_What the task requires:_
Reproduce verbatim every line from the one containing "How much of" up to and including the final line, leaving out the pictures.

_Records shown:_
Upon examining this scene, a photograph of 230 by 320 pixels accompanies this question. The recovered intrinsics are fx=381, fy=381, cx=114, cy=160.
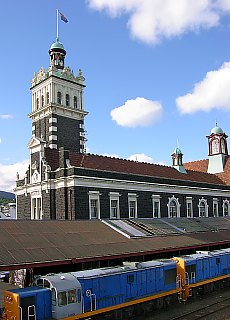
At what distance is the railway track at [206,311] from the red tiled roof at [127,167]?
67.9 feet

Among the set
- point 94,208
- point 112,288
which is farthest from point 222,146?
point 112,288

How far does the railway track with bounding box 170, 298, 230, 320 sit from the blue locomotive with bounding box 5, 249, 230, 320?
2.07 meters

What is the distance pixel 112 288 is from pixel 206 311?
657 centimetres

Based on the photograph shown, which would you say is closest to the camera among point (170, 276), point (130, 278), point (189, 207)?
point (130, 278)

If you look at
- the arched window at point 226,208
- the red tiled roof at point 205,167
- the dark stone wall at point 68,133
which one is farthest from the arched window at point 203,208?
the dark stone wall at point 68,133

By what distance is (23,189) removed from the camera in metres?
45.8

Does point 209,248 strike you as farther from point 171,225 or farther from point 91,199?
point 91,199

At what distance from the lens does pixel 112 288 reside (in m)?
21.2

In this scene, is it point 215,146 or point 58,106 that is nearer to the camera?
point 58,106

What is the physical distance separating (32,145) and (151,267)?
25567mm

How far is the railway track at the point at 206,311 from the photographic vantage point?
22.1 m

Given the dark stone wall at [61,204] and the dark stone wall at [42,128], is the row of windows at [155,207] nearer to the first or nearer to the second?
the dark stone wall at [61,204]

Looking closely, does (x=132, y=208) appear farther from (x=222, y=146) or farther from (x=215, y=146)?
(x=222, y=146)

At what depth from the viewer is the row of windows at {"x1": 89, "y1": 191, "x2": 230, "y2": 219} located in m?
40.3
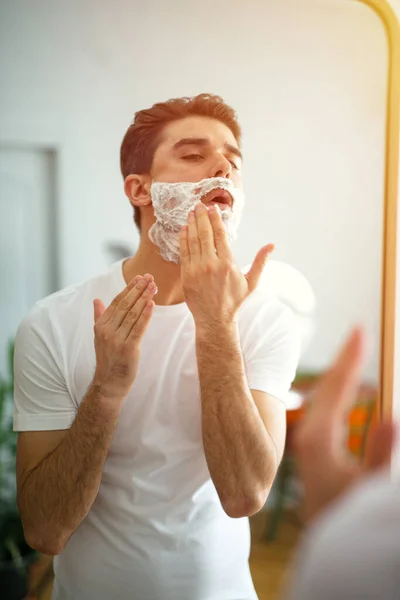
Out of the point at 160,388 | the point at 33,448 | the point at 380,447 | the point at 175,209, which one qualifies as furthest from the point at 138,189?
the point at 380,447

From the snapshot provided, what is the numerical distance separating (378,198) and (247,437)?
1.71ft

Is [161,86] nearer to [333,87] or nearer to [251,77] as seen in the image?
[251,77]

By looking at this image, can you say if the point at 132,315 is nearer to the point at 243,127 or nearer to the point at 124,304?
the point at 124,304

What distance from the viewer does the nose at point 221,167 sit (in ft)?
2.83

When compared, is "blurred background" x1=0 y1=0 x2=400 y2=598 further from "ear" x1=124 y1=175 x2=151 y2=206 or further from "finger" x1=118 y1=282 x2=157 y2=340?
"finger" x1=118 y1=282 x2=157 y2=340

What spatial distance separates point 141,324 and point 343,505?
33 centimetres

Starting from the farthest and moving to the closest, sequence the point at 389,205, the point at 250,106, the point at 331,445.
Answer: the point at 389,205, the point at 250,106, the point at 331,445

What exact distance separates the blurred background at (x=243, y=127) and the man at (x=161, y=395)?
1.6 inches

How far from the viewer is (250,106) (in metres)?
0.94

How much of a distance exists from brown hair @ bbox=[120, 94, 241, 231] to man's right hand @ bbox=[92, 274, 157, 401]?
0.14 meters

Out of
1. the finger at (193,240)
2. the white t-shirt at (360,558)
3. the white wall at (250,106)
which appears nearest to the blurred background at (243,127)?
the white wall at (250,106)

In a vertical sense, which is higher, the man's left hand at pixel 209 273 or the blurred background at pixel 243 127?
the blurred background at pixel 243 127

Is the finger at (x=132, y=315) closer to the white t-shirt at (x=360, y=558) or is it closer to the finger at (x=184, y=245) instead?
the finger at (x=184, y=245)

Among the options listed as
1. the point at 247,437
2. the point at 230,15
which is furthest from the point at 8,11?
the point at 247,437
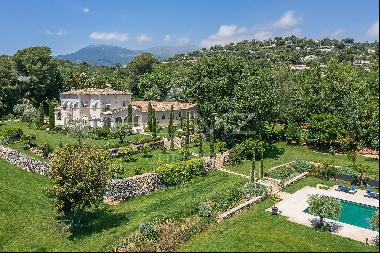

_Output:_
How much of a distance exists from brown hair @ bbox=[120, 94, 241, 231] to man's right hand @ bbox=[92, 274, 157, 401]?
0.14 meters

Out of
1. the finger at (193,240)
2. the white t-shirt at (360,558)
3. the white wall at (250,106)
which appears nearest to the blurred background at (243,127)?
the white wall at (250,106)

In a vertical sense, which is higher, the man's left hand at pixel 209 273 or the blurred background at pixel 243 127?
the blurred background at pixel 243 127

Is the finger at (x=132, y=315) closer to the white t-shirt at (x=360, y=558) or is it closer to the finger at (x=184, y=245) instead?
the finger at (x=184, y=245)

Among the options listed as
1. the point at 247,437
2. the point at 230,15
which is furthest from the point at 8,11?
the point at 247,437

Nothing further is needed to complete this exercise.